**Exercise material:**
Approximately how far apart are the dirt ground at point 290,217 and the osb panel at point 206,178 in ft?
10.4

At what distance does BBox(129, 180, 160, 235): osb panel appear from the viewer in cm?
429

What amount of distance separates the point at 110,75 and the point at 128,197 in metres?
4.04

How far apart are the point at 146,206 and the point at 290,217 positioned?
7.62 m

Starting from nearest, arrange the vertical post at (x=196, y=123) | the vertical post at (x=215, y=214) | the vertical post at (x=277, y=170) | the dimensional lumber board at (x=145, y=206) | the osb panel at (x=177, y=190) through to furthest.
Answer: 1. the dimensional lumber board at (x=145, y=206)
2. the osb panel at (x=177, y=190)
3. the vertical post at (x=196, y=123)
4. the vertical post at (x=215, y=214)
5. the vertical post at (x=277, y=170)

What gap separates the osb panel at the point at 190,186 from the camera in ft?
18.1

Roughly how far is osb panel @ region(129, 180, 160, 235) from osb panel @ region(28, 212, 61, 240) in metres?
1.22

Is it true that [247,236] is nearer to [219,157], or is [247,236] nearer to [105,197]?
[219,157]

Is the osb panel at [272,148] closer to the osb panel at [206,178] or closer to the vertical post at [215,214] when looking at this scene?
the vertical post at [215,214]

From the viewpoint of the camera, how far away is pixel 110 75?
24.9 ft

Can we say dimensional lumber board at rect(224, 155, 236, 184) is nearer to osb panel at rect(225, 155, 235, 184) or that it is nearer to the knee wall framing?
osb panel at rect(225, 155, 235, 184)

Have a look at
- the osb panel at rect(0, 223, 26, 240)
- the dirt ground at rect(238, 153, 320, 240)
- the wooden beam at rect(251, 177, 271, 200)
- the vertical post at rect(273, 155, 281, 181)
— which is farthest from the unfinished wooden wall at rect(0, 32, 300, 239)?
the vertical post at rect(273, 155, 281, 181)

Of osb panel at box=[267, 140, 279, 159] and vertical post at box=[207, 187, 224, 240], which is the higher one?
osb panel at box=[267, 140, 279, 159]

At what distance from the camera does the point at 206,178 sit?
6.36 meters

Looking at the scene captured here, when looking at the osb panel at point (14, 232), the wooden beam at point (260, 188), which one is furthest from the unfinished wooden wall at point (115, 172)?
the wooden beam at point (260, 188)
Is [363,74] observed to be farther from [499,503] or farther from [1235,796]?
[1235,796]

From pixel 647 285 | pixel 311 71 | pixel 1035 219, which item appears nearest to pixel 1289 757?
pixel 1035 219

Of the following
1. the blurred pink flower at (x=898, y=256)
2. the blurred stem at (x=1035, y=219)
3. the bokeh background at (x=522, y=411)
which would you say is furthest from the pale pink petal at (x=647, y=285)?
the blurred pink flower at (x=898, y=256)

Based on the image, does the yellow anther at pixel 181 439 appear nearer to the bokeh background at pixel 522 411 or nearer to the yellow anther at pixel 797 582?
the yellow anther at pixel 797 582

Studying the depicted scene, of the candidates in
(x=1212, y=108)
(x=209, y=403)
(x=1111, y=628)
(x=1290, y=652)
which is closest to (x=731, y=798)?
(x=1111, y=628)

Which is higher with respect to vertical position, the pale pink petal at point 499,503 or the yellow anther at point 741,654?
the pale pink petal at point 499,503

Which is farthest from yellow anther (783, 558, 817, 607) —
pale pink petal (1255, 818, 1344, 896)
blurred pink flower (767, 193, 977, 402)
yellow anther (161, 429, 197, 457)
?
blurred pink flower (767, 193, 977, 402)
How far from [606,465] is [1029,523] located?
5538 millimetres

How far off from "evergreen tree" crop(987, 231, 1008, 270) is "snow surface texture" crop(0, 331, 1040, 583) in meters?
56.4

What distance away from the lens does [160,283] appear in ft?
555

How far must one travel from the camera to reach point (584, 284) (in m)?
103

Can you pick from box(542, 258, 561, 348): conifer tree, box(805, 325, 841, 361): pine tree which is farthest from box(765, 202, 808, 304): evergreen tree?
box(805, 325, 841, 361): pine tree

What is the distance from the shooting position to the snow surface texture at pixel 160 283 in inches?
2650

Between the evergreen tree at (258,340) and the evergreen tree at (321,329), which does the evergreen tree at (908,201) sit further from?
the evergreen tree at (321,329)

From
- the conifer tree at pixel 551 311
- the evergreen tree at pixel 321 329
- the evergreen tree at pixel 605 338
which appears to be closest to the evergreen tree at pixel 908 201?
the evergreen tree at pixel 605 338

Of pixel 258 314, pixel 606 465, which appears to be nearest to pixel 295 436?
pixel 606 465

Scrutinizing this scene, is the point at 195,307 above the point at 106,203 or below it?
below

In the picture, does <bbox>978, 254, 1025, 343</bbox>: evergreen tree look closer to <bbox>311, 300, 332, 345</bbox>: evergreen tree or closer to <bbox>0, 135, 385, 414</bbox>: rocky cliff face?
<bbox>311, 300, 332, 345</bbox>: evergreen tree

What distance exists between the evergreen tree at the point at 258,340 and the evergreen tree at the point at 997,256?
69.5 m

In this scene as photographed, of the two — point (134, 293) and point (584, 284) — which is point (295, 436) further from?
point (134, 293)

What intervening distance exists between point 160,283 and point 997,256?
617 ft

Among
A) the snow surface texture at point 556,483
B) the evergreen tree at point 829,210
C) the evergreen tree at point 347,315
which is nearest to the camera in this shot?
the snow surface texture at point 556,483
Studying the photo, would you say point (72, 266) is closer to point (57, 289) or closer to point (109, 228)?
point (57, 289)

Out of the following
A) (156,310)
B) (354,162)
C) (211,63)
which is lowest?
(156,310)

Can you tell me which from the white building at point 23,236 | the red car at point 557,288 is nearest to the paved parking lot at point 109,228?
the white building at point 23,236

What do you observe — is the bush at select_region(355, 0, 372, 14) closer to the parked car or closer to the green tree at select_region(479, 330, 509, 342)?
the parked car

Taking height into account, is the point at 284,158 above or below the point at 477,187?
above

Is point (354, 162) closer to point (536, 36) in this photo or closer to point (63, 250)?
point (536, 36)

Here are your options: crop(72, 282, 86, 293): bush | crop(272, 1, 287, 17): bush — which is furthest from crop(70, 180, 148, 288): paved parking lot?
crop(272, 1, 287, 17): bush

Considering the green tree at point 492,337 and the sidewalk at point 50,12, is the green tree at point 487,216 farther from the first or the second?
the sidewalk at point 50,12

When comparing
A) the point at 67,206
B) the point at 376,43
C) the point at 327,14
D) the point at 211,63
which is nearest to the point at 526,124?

**Task goal:** Can you give all the records above again with every "dirt ground" switched to "bare soil" and nothing else altered?

**Reply to the exercise:**
Approximately how far apart are the bare soil at point 290,217 and the osb panel at point 206,178 in ft?
10.4

At what distance does BBox(129, 180, 160, 235): osb panel appear from the viewer in cm?
429

What amount of distance separates the point at 110,75 and the point at 128,197 in metres?
4.04

How far apart are the point at 146,206 and the point at 290,217 positioned?
7.62 m

Starting from nearest, arrange the vertical post at (x=196, y=123) | the vertical post at (x=215, y=214) | the vertical post at (x=277, y=170) | the dimensional lumber board at (x=145, y=206) | the osb panel at (x=177, y=190) through to furthest.
Answer: 1. the dimensional lumber board at (x=145, y=206)
2. the osb panel at (x=177, y=190)
3. the vertical post at (x=196, y=123)
4. the vertical post at (x=215, y=214)
5. the vertical post at (x=277, y=170)

What gap separates the osb panel at the point at 190,186 from the camera in ft?
18.1

Roughly how far is osb panel @ region(129, 180, 160, 235) from osb panel @ region(28, 212, 61, 240) in metres?
1.22

Is it true that [247,236] is nearer to [219,157], or is [247,236] nearer to [105,197]?
[219,157]

Is the osb panel at [272,148] closer to the osb panel at [206,178] or closer to the vertical post at [215,214] when looking at this scene?
the vertical post at [215,214]

From the viewpoint of the camera, how far away is pixel 110 75?
24.9 ft

Can we say dimensional lumber board at rect(224, 155, 236, 184) is nearer to osb panel at rect(225, 155, 235, 184) or that it is nearer to the knee wall framing?
osb panel at rect(225, 155, 235, 184)

Have a look at
- the osb panel at rect(0, 223, 26, 240)
- the bare soil at rect(238, 153, 320, 240)
- the wooden beam at rect(251, 177, 271, 200)
- the vertical post at rect(273, 155, 281, 181)
— which is farthest from the unfinished wooden wall at rect(0, 32, 300, 239)?
the vertical post at rect(273, 155, 281, 181)

Of osb panel at box=[267, 140, 279, 159] and vertical post at box=[207, 187, 224, 240], which is the higher one?
osb panel at box=[267, 140, 279, 159]

At what distance from the camera does the point at 206,178 sit?
6.36 meters

Looking at the scene captured here, when looking at the osb panel at point (14, 232), the wooden beam at point (260, 188), which one is furthest from the unfinished wooden wall at point (115, 172)?
the wooden beam at point (260, 188)
Is [363,74] observed to be farther from [499,503] or farther from [1235,796]?
[1235,796]

From pixel 647 285 | pixel 311 71 | pixel 1035 219, which item appears nearest to pixel 1289 757?
pixel 1035 219

Of the following
1. the blurred pink flower at (x=898, y=256)
2. the blurred stem at (x=1035, y=219)
3. the bokeh background at (x=522, y=411)
which would you say is furthest from the pale pink petal at (x=647, y=285)?
the blurred pink flower at (x=898, y=256)

Based on the image, does the yellow anther at pixel 181 439 appear nearer to the bokeh background at pixel 522 411 or nearer to the yellow anther at pixel 797 582?
the yellow anther at pixel 797 582

Studying the depicted scene, of the candidates in
(x=1212, y=108)
(x=209, y=403)
(x=1111, y=628)
(x=1290, y=652)
which is closest to (x=731, y=798)?
(x=1111, y=628)

Which is higher with respect to vertical position, the pale pink petal at point 499,503 or the yellow anther at point 741,654?
the pale pink petal at point 499,503

Which is farthest from yellow anther (783, 558, 817, 607) —
pale pink petal (1255, 818, 1344, 896)
blurred pink flower (767, 193, 977, 402)
yellow anther (161, 429, 197, 457)
?
blurred pink flower (767, 193, 977, 402)
How far from [606,465] is [1029,523] located?
5538 millimetres

How far off from "evergreen tree" crop(987, 231, 1008, 270) is "snow surface texture" crop(0, 331, 1040, 583) in meters?
56.4

What distance away from the lens does [160,283] appear in ft?
555

How far must one travel from the camera to reach point (584, 284) (in m)?
103

Can you pick from box(542, 258, 561, 348): conifer tree, box(805, 325, 841, 361): pine tree which is farthest from box(765, 202, 808, 304): evergreen tree?
box(805, 325, 841, 361): pine tree

What is the distance from the shooting position to the snow surface texture at pixel 160 283 in inches?
2650

Between the evergreen tree at (258,340) and the evergreen tree at (321,329), which does the evergreen tree at (908,201) sit further from?
the evergreen tree at (321,329)

From
- the conifer tree at pixel 551 311
- the evergreen tree at pixel 321 329
- the evergreen tree at pixel 605 338
which appears to be closest to the evergreen tree at pixel 908 201?
the evergreen tree at pixel 605 338

Of pixel 258 314, pixel 606 465, which appears to be nearest to pixel 295 436?
pixel 606 465

Scrutinizing this scene, is the point at 195,307 above the point at 106,203 or below it?
below

In the picture, does <bbox>978, 254, 1025, 343</bbox>: evergreen tree look closer to <bbox>311, 300, 332, 345</bbox>: evergreen tree or closer to <bbox>0, 135, 385, 414</bbox>: rocky cliff face?
<bbox>311, 300, 332, 345</bbox>: evergreen tree

What distance exists between the evergreen tree at the point at 258,340 and the evergreen tree at the point at 997,256?
69.5 m

In this scene as photographed, of the two — point (134, 293) and point (584, 284) — which is point (295, 436) further from?
point (134, 293)

What intervening distance exists between point 160,283 and point 997,256?
617 ft

Among
A) the snow surface texture at point 556,483
B) the evergreen tree at point 829,210
C) the evergreen tree at point 347,315
which is nearest to the camera in this shot?
the snow surface texture at point 556,483
Studying the photo, would you say point (72, 266) is closer to point (57, 289) or closer to point (109, 228)?
point (57, 289)

Out of the following
A) (156,310)
B) (354,162)
C) (211,63)
which is lowest?
(156,310)

Can you tell me which from the white building at point 23,236 | the red car at point 557,288 is nearest to the paved parking lot at point 109,228?
the white building at point 23,236

What do you observe — is the bush at select_region(355, 0, 372, 14) closer to the parked car or closer to the green tree at select_region(479, 330, 509, 342)?
the parked car

Taking height into account, is the point at 284,158 above or below the point at 477,187?
above

Is point (354, 162) closer to point (536, 36) in this photo or closer to point (63, 250)?
point (536, 36)

Here are your options: crop(72, 282, 86, 293): bush | crop(272, 1, 287, 17): bush — which is furthest from crop(70, 180, 148, 288): paved parking lot?
crop(272, 1, 287, 17): bush

Considering the green tree at point 492,337 and the sidewalk at point 50,12, is the green tree at point 487,216 farther from the first or the second?
the sidewalk at point 50,12

When comparing
A) the point at 67,206
B) the point at 376,43
C) the point at 327,14
D) the point at 211,63
which is nearest to the point at 526,124?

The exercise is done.